§ **Document text**
Friday, January 24, 2025

Va'erah: the Hard Heart 

There appear to be two paths to Pharaoh's heart hardening. The process begins   by his own choice. Later divine intervention supports the hardening process - after the cattle plague. A ruler's resolve flows from internal strength until external forces prop up failing determination. This progression from self-will to external manipulation echoes through history.

 

Pharaoh stands against overwhelming force. Pharaoh faces not just demands but demonstrations of control over nature itself. The Nile turns to blood, frogs emerge everywhere, livestock dies, humans develop boils, hail destroys crops. Each plague offers an exit: let the Israelites journey into the desert for their festival. The Egyptian scientists, whom we demean  by calling magicians, recognize that they are facing  divine power by the third plague. Yet Pharaoh (the science denier) persists.

 

His technical advisors warn of forces beyond human control, much as today's scientists speak of climate change's cascading effects. Pharaoh's resistance stems from the imperatives of authority. He rightly  suspects the three-day festival masks a permanent departure. The eventual destruction of Egypt's chariot force proves his suspicion correct.

 

Leadership demands this hardness of heart. When faced with impossible odds, reason counsels capitulation. Yet unreasonable persistence sometimes overcomes overwhelming opposition. The divine hardening of the heart after the fifth plague suggests both the necessity and the cost of such determination. It preserves Pharaoh's resistance while raising uncomfortable questions about free will and moral responsibility. Do earlier bad decisions justify the loss of control  over the subsequent path? Do smaller sins justify punishment for the inevitable consequences of the  greater transgressions they lead to?

§ **Records from a data source**

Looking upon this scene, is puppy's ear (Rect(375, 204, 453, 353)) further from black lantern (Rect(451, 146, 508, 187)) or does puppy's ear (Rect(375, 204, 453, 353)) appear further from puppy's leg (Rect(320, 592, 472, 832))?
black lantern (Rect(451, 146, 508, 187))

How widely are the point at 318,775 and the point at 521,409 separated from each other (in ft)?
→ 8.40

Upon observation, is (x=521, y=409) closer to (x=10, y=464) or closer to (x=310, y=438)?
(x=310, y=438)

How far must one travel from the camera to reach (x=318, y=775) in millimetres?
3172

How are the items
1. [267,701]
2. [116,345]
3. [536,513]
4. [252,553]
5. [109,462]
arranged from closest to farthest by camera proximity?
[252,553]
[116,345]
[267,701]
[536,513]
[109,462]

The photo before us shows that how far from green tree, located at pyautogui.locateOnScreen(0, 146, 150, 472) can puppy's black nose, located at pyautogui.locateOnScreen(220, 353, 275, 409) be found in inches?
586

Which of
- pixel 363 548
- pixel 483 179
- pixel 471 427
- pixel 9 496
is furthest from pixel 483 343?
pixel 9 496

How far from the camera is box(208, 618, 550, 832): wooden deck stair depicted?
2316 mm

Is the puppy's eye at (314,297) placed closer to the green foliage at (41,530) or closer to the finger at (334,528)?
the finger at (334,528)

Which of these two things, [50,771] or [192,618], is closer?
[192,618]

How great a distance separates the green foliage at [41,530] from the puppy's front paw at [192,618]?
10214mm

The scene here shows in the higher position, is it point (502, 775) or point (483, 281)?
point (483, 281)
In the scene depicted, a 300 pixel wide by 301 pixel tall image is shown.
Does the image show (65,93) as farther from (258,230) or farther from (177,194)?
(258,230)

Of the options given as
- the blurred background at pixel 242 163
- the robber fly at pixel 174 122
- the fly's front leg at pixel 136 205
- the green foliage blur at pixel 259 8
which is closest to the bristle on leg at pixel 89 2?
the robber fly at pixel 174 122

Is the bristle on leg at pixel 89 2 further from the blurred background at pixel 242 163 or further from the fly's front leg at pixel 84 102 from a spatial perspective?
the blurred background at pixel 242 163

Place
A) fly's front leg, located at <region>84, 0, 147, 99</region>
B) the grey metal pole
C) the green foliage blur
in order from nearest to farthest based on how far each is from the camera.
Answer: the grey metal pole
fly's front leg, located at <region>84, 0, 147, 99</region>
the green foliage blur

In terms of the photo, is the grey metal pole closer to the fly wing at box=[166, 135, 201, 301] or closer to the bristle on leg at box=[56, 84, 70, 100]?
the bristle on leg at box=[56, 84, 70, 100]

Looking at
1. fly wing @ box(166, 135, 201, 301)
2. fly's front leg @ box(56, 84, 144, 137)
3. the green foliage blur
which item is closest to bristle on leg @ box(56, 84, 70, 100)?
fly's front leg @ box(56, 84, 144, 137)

§ **Work instructions**
- A) Answer these questions from the Va'erah commentary:
(i) After which plague does divine intervention begin to support Pharaoh's hardening, according to the opening paragraph?
(ii) By which plague do the Egyptian scientists recognize that they face divine power?
(iii) What does Pharaoh suspect the three-day festival masks?
- B) Transcribe the part of the Va'erah commentary starting at "There appear to" and ending at "science denier) persists.".

§ **List of solutions**
- A)
(i) The cattle plague
(ii) The third plague
(iii) A permanent departure

- B)
There appear to be two paths to Pharaoh's heart hardening. The process begins   by his own choice. Later divine intervention supports the hardening process - after the cattle plague. A ruler's resolve flows from internal strength until external forces prop up failing determination. This progression from self-will to external manipulation echoes through history.

 

Pharaoh stands against overwhelming force. Pharaoh faces not just demands but demonstrations of control over nature itself. The Nile turns to blood, frogs emerge everywhere, livestock dies, humans develop boils, hail destroys crops. Each plague offers an exit: let the Israelites journey into the desert for their festival. The Egyptian scientists, whom we demean  by calling magicians, recognize that they are facing  divine power by the third plague. Yet Pharaoh (the science denier) persists.